A new UCL-led study published in Environment and Planning B shows that overseas ownership of English and Welsh property has shifted notably over the past decade.
Single-property ownership by offshore entities fell by 17 per cent between 2015 and 2025, from about 36,000 units to 30,000, while investment in multi-property holdings rose by 8 per cent, from roughly 66,000 to 71,000 units. Overall, overseas ownership remained relatively stable at around 1.2 per cent to 1.4 per cent of all residential titles.
Researchers used an algorithm to clean and analyse the government’s overseas ownership dataset, which was difficult to use due to inconsistent formatting and mixed sources. Their analysis revealed changes in location, property type, value, and ownership structure, with London still dominating the market: it accounts for 45 per cent of overseas-owned titles and 81per cent of their value. Westminster and Kensington & Chelsea alone make up 50 per cent of the total invested value across England and Wales.
The study found a broad move away from ultra-luxury detached homes towards flats and apartment blocks. Although the total estimated value of overseas-owned residential property rose from £64 billion to £80 billion, average property values fell relative to the national average, suggesting a shift toward less expensive assets.

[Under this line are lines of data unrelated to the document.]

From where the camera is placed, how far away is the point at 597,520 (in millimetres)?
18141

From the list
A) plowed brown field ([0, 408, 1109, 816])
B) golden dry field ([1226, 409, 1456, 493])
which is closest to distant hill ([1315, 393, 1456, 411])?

The British Virgin Islands, Guernsey, Jersey, and the Isle of Man remain the biggest offshore ownership hubs, though the BVI’s share has declined as transparency rules have tightened.
“Our research has been able to unlock this dataset and turn it into the powerful accountability tool it was meant to be.”
The researchers also identified unusual patterns they dubbed “the Guernsey Bump” and “the Mauritius Cliff,” both linked to policy changes. They conclude that greater transparency and tax enforcement are reducing speculation and hiding of wealth in the UK housing market.